The West Fork falls are kind of fun to get to. Taking the creek upstream from the WFork camp is pretty and shaded. There are a bunch of old sycamores just before this neat 12 foot falls. Of the 2, the West Fork feels a bit more remote.
I was leaving the falls when I messed up and crashed head-first down some largish rocks into the creek. Yeah, I ate shit. Bashed my knee pretty good. When I could stand and knew that the knee would hold weight, I addressed a corona of pain blossoming in my right hand. I realized that, not only was my right pinky finger not working, but it was also facing the wrong direction. Without giving myself a lot of time to think about what I was doing, I grabbed that digit and yanked hard, added a twist at the end, and felt it pop back into place. A few minutes later I headed over to the East Fork.

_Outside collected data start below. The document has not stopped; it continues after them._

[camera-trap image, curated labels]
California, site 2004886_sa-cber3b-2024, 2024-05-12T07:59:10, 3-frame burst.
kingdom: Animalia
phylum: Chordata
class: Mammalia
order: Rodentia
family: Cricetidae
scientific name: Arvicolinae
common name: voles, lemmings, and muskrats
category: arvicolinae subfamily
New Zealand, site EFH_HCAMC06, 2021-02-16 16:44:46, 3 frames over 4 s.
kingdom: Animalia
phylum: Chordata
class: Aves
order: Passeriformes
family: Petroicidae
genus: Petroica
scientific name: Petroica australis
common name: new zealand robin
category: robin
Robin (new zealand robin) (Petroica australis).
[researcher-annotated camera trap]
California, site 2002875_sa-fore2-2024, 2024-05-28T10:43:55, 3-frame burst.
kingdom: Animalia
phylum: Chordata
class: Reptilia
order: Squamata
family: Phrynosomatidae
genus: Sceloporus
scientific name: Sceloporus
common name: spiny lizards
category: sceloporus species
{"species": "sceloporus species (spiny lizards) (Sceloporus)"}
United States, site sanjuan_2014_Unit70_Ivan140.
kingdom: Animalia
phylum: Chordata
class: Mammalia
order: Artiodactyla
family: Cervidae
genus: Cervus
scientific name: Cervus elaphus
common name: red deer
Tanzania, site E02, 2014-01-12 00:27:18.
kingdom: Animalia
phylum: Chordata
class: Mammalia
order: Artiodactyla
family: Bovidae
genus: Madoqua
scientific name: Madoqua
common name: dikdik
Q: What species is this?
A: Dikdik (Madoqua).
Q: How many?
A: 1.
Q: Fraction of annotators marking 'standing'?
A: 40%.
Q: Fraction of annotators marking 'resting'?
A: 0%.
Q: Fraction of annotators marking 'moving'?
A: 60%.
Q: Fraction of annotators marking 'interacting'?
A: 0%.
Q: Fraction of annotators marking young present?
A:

The East Fork is more of a collection of waterfalls, most of them less than 10 feet in height, and did I say pretty? Yes, this is a very pretty place and well worth visiting. I think I was 11 years old the first time I saw these falls. It's funny how I forgot how much I like this hike.
A couple other interesting things occurred in addition to the manual, on-site dislocated finger reduction. I pissed off my first rattler of the season. He was in the brush and grass a few inches from the trail and the warning buzz convinced me not to investigate. And to put nice little bow on the day, I spooked a healthy bobcat who had been hiding under a tree full of chirping birds. I guess I wrecked his shot at an early evening snack. All in all, it became a very eventful unplanned afternoon. The 6 mile hike took me 2:45 minutes with stops at both falls. And yes, the finger hurts like hell.